Exercise task 1.
Pull out every line of the entries below that contains the word "heart", matching case exactly.

After selecting the carbon site of CO2 for the physisorption process, a chemical reaction takes place thereafter with this time deformation of CO2. The calculated chemisorption energies of −1.75 eV and −1.87 eV for the FM and AFM configurations, respectively, describe the feasibility of the binding process and confirm that La-Ti3C2O2 is active to accomplish the CO2 capture reaction. Fig. 5a is the density of states of the free CO2 molecule, where we can see a peak on the Fermi level. This peak suggests that there is a high density of electronic states related to the molecular orbitals, which may be associated with the π and σ bonding of CO2. This peak is specific to the electronic structure and potential reactivity of CO2 but does not imply metallic conductivity, as seen in solid materials. Fig. 5b–d show a deformation in the adsorbed CO2 structure, and confirm the chemical reactions that occurred between CO2 and the materials. The ability of CO2 to react with the materials depends on the involved material. In Fig. 5e we can see that the peak (−1.55 eV) of p-orbitals of CO2 adsorbed onto the AFM and FM configurations of La-Ti3C2O2 is closer to the Fermi level than the peak (−3.05 eV) of CO2 adsorbed onto Ti3C2O2, which is 2 times as far away from the Fermi level. As a result, CO2 becomes more activated, and its reactivity with La-Ti3C2O2 is significantly enhanced. Fig. 5f shows the curves of the density of states of the bond C–O (in CO2) and the bond C–Ov (bond between Ov and C of CO2) in both FM and AFM structures of La-Ti3C2O2. Overall, the appearance and specific peaks of C–Ov match with the normal bond of C–O. The large peaks within a range of −5 to −1.05 eV of C–Ov could be explained by a significant concentration of available energy states for electrons provided by the catalyst. This approves that the bond C–Ov is truly a normal C–O bond, and confirms that CO2 is effectively linked onto La-Ti3C2O2 through Ov. In addition, the substantial concentration of electrons observed through this large peak could act as a facilitator to initiate the hydrogenation processes.

Input.
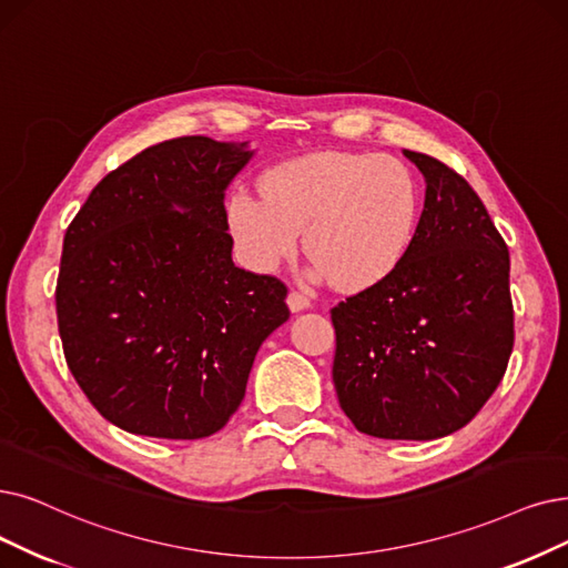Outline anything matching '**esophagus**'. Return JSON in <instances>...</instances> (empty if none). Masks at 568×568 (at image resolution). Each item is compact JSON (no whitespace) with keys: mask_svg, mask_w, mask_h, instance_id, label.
<instances>
[{"mask_svg":"<svg viewBox=\"0 0 568 568\" xmlns=\"http://www.w3.org/2000/svg\"><path fill=\"white\" fill-rule=\"evenodd\" d=\"M286 303H288L291 312H303V310H307V307L312 305V301H310L307 293H303V291H296V288H293V291L288 293Z\"/></svg>","mask_w":568,"mask_h":568,"instance_id":"obj_1","label":"esophagus"}]
</instances>
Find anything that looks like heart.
<instances>
[{
  "label": "heart",
  "instance_id": "obj_1",
  "mask_svg": "<svg viewBox=\"0 0 568 568\" xmlns=\"http://www.w3.org/2000/svg\"><path fill=\"white\" fill-rule=\"evenodd\" d=\"M261 189H235L225 202V229L256 272L277 270L301 231L314 275L345 288L389 277L410 248L419 197L396 158L312 153L267 170Z\"/></svg>",
  "mask_w": 568,
  "mask_h": 568
}]
</instances>
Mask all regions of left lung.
<instances>
[{
	"mask_svg": "<svg viewBox=\"0 0 568 568\" xmlns=\"http://www.w3.org/2000/svg\"><path fill=\"white\" fill-rule=\"evenodd\" d=\"M403 153L426 179L424 210L392 275L331 310L333 382L361 434L434 440L466 426L506 375L510 256L459 172Z\"/></svg>",
	"mask_w": 568,
	"mask_h": 568,
	"instance_id": "obj_1",
	"label": "left lung"
}]
</instances>
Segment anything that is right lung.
<instances>
[{"instance_id":"right-lung-1","label":"right lung","mask_w":568,"mask_h":568,"mask_svg":"<svg viewBox=\"0 0 568 568\" xmlns=\"http://www.w3.org/2000/svg\"><path fill=\"white\" fill-rule=\"evenodd\" d=\"M252 153L210 138L144 149L88 195L62 242L58 331L74 379L128 434L200 440L244 398L286 284L235 267L223 191Z\"/></svg>"}]
</instances>
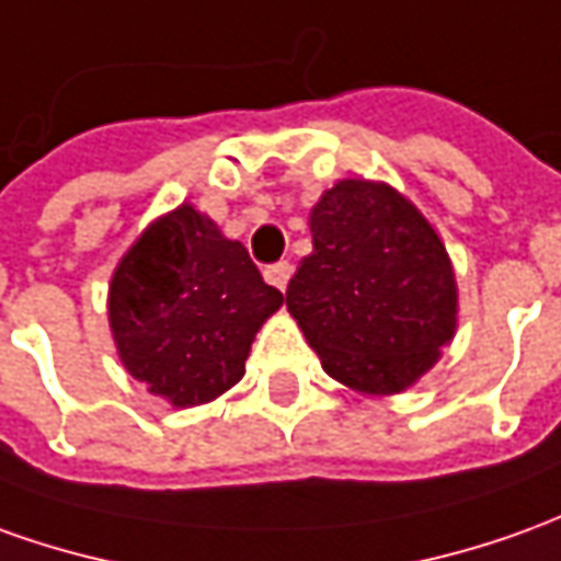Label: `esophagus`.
<instances>
[{"label":"esophagus","mask_w":561,"mask_h":561,"mask_svg":"<svg viewBox=\"0 0 561 561\" xmlns=\"http://www.w3.org/2000/svg\"><path fill=\"white\" fill-rule=\"evenodd\" d=\"M289 277H293V265H289V262H277V265H268V268H265V280H268L272 287L280 289V293L287 289Z\"/></svg>","instance_id":"34e87169"}]
</instances>
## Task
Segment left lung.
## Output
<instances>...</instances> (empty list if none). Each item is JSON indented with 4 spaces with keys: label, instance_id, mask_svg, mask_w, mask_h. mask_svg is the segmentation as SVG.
Instances as JSON below:
<instances>
[{
    "label": "left lung",
    "instance_id": "1",
    "mask_svg": "<svg viewBox=\"0 0 561 561\" xmlns=\"http://www.w3.org/2000/svg\"><path fill=\"white\" fill-rule=\"evenodd\" d=\"M308 226L314 250L289 280L287 311L339 385L403 393L458 330L446 243L403 192L363 176L327 188Z\"/></svg>",
    "mask_w": 561,
    "mask_h": 561
}]
</instances>
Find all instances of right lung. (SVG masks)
Returning a JSON list of instances; mask_svg holds the SVG:
<instances>
[{
    "mask_svg": "<svg viewBox=\"0 0 561 561\" xmlns=\"http://www.w3.org/2000/svg\"><path fill=\"white\" fill-rule=\"evenodd\" d=\"M280 305V289L262 280L247 247L185 201L118 259L106 314L127 376L188 409L241 381L256 332Z\"/></svg>",
    "mask_w": 561,
    "mask_h": 561,
    "instance_id": "right-lung-1",
    "label": "right lung"
}]
</instances>
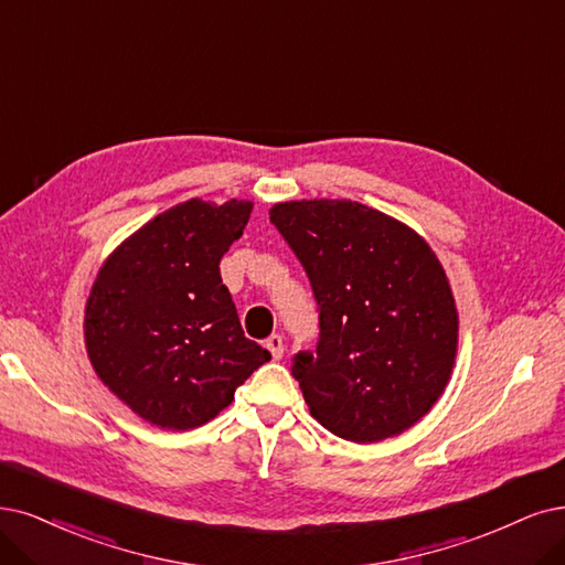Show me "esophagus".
<instances>
[{"instance_id":"esophagus-1","label":"esophagus","mask_w":565,"mask_h":565,"mask_svg":"<svg viewBox=\"0 0 565 565\" xmlns=\"http://www.w3.org/2000/svg\"><path fill=\"white\" fill-rule=\"evenodd\" d=\"M265 347L269 349L271 359H275V361H279V359L284 356V338H281V335H271V338H267Z\"/></svg>"}]
</instances>
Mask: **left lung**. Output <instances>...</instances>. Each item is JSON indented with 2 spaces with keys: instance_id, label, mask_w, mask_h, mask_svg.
<instances>
[{
  "instance_id": "left-lung-1",
  "label": "left lung",
  "mask_w": 565,
  "mask_h": 565,
  "mask_svg": "<svg viewBox=\"0 0 565 565\" xmlns=\"http://www.w3.org/2000/svg\"><path fill=\"white\" fill-rule=\"evenodd\" d=\"M269 221L317 298V351H298L290 367L311 416L359 445L401 435L440 398L456 359L440 260L412 227L361 202H279Z\"/></svg>"
}]
</instances>
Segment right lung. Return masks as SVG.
Segmentation results:
<instances>
[{"mask_svg":"<svg viewBox=\"0 0 565 565\" xmlns=\"http://www.w3.org/2000/svg\"><path fill=\"white\" fill-rule=\"evenodd\" d=\"M254 202L188 200L139 227L102 265L86 305L97 377L141 419L198 428L271 356L242 330L218 263Z\"/></svg>","mask_w":565,"mask_h":565,"instance_id":"1","label":"right lung"}]
</instances>
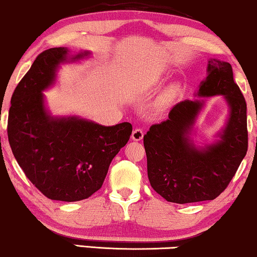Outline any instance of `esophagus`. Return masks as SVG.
<instances>
[{
  "label": "esophagus",
  "instance_id": "34e87169",
  "mask_svg": "<svg viewBox=\"0 0 257 257\" xmlns=\"http://www.w3.org/2000/svg\"><path fill=\"white\" fill-rule=\"evenodd\" d=\"M132 140H135V142H140L144 138V132L142 128H136L133 130L132 132V136H131Z\"/></svg>",
  "mask_w": 257,
  "mask_h": 257
}]
</instances>
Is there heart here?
Masks as SVG:
<instances>
[{"instance_id":"b5f03b06","label":"heart","mask_w":257,"mask_h":257,"mask_svg":"<svg viewBox=\"0 0 257 257\" xmlns=\"http://www.w3.org/2000/svg\"><path fill=\"white\" fill-rule=\"evenodd\" d=\"M175 91H177V86H175V85H172V86H170V87H168V89H167L166 93H165V97L168 98V97L173 96V94L175 93Z\"/></svg>"}]
</instances>
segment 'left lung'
I'll return each mask as SVG.
<instances>
[{
    "label": "left lung",
    "instance_id": "8db88e82",
    "mask_svg": "<svg viewBox=\"0 0 257 257\" xmlns=\"http://www.w3.org/2000/svg\"><path fill=\"white\" fill-rule=\"evenodd\" d=\"M214 95L224 96L230 114L212 144L196 147L190 137L192 128L204 98ZM195 96L203 99L174 105L167 120L152 125L144 136L150 184L170 202L215 199L233 179L248 150L247 104L229 63L209 59L207 77Z\"/></svg>",
    "mask_w": 257,
    "mask_h": 257
}]
</instances>
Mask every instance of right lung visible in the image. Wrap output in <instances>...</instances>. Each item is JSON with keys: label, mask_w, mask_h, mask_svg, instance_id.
Returning a JSON list of instances; mask_svg holds the SVG:
<instances>
[{"label": "right lung", "mask_w": 257, "mask_h": 257, "mask_svg": "<svg viewBox=\"0 0 257 257\" xmlns=\"http://www.w3.org/2000/svg\"><path fill=\"white\" fill-rule=\"evenodd\" d=\"M90 55L48 49L37 56L12 97L8 139L13 154L35 187L51 200L80 201L97 192L132 133L130 122L103 126L76 115L55 117L45 106L43 91L54 85L61 65Z\"/></svg>", "instance_id": "right-lung-1"}]
</instances>
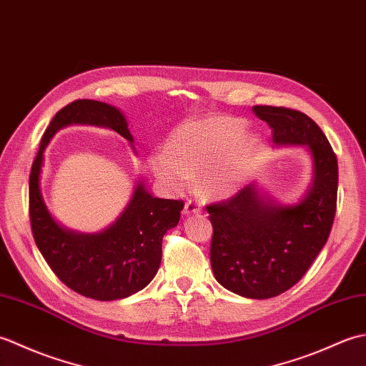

Exercise task 2.
Reproduce the passage on CO2 capture by La-Ti3C2O2 above in full, word for word.

Task response 1.
Find anything that looks like heart.
  "label": "heart",
Is there heart here?
[{"instance_id":"b5f03b06","label":"heart","mask_w":257,"mask_h":257,"mask_svg":"<svg viewBox=\"0 0 257 257\" xmlns=\"http://www.w3.org/2000/svg\"><path fill=\"white\" fill-rule=\"evenodd\" d=\"M175 91H177V86H175V85H172V86H170V87H168V89H167L166 93H165V97L168 98V97L173 96V94L175 93Z\"/></svg>"}]

Task response 2.
After selecting the carbon site of CO2 for the physisorption process, a chemical reaction takes place thereafter with this time deformation of CO2. The calculated chemisorption energies of −1.75 eV and −1.87 eV for the FM and AFM configurations, respectively, describe the feasibility of the binding process and confirm that La-Ti3C2O2 is active to accomplish the CO2 capture reaction. Fig. 5a is the density of states of the free CO2 molecule, where we can see a peak on the Fermi level. This peak suggests that there is a high density of electronic states related to the molecular orbitals, which may be associated with the π and σ bonding of CO2. This peak is specific to the electronic structure and potential reactivity of CO2 but does not imply metallic conductivity, as seen in solid materials. Fig. 5b–d show a deformation in the adsorbed CO2 structure, and confirm the chemical reactions that occurred between CO2 and the materials. The ability of CO2 to react with the materials depends on the involved material. In Fig. 5e we can see that the peak (−1.55 eV) of p-orbitals of CO2 adsorbed onto the AFM and FM configurations of La-Ti3C2O2 is closer to the Fermi level than the peak (−3.05 eV) of CO2 adsorbed onto Ti3C2O2, which is 2 times as far away from the Fermi level. As a result, CO2 becomes more activated, and its reactivity with La-Ti3C2O2 is significantly enhanced. Fig. 5f shows the curves of the density of states of the bond C–O (in CO2) and the bond C–Ov (bond between Ov and C of CO2) in both FM and AFM structures of La-Ti3C2O2. Overall, the appearance and specific peaks of C–Ov match with the normal bond of C–O. The large peaks within a range of −5 to −1.05 eV of C–Ov could be explained by a significant concentration of available energy states for electrons provided by the catalyst. This approves that the bond C–Ov is truly a normal C–O bond, and confirms that CO2 is effectively linked onto La-Ti3C2O2 through Ov. In addition, the substantial concentration of electrons observed through this large peak could act as a facilitator to initiate the hydrogenation processes.